Presentation[edit | edit source]
PEHO syndrome typically presents in infancy, with symptoms appearing within the first few months of life. The hallmark features of the syndrome include:
- Progressive encephalopathy: This refers to the progressive deterioration of brain function, leading to severe developmental delays and intellectual disability.
- Edema: Swelling, particularly in the face and extremities, is a common feature.
- Hypsarrhythmia: A specific pattern of chaotic brain wave activity seen on an electroencephalogram (EEG), often associated with infantile spasms.
- Optic atrophy: Degeneration of the optic nerve, leading to vision impairment or blindness.
Additional symptoms may include seizures, hypotonia (reduced muscle tone), and ataxia (lack of voluntary coordination of muscle movements).
Genetics[edit | edit source]
PEHO syndrome is believed to be inherited in an autosomal recessive manner, meaning that two copies of the mutated gene, one from each parent, are required for a child to be affected.
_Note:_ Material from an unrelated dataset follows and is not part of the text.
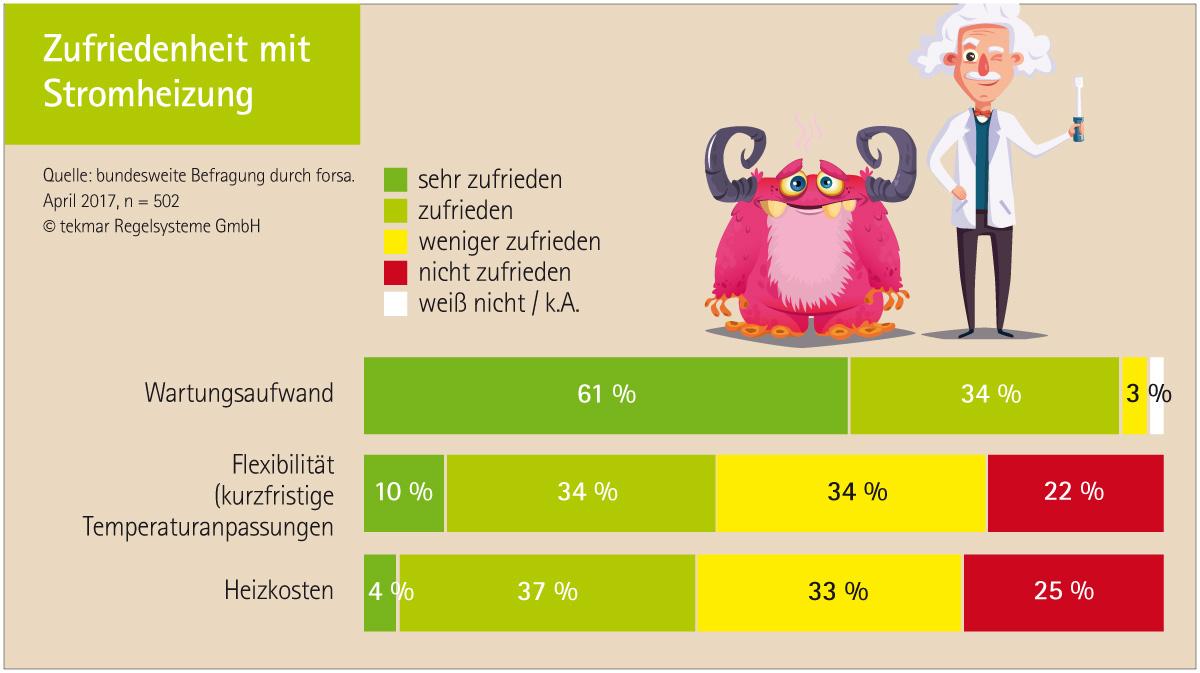 Bundesweite forsa Verbraucherbefragung 2017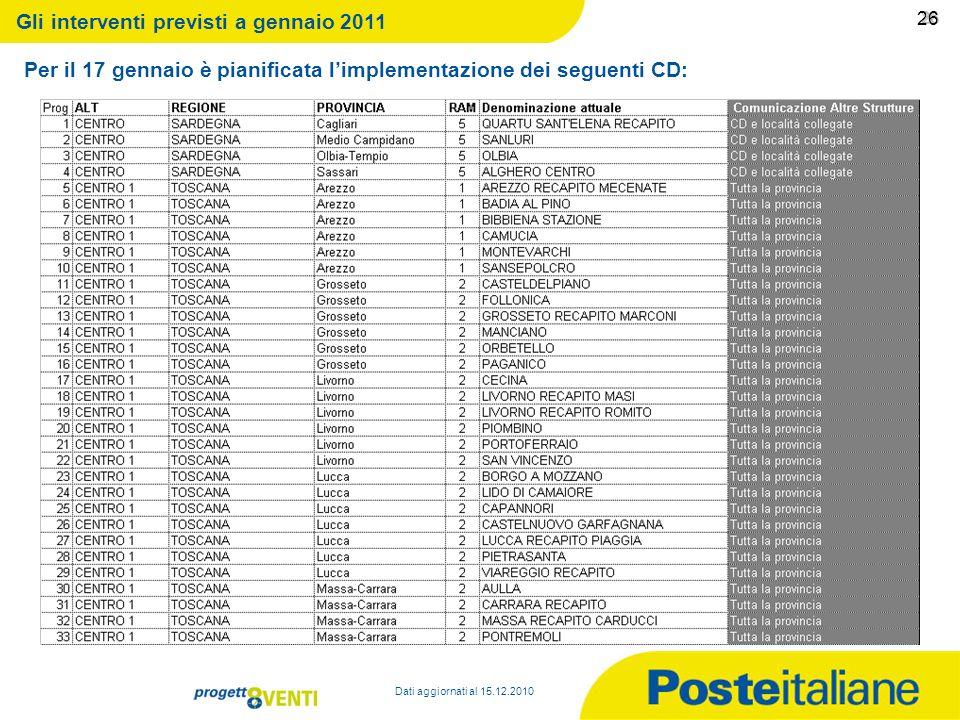 09/02/2014 25 25 Le prossime implementazioni: Nel mese di Gennaio 2011 è previsto che partano complessivamente altri 185 CD cosi come riportato nella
The specific genetic mutations responsible for PEHO syndrome have not been fully elucidated, but research suggests involvement of genes related to neuronal development and function.
Diagnosis[edit | edit source]
Diagnosis of PEHO syndrome is primarily clinical, based on the characteristic symptoms and neurological findings. Magnetic resonance imaging (MRI) of the brain may show specific patterns of brain atrophy and other abnormalities. Genetic testing may be used to support the diagnosis, although specific genetic markers for PEHO syndrome are not always identifiable.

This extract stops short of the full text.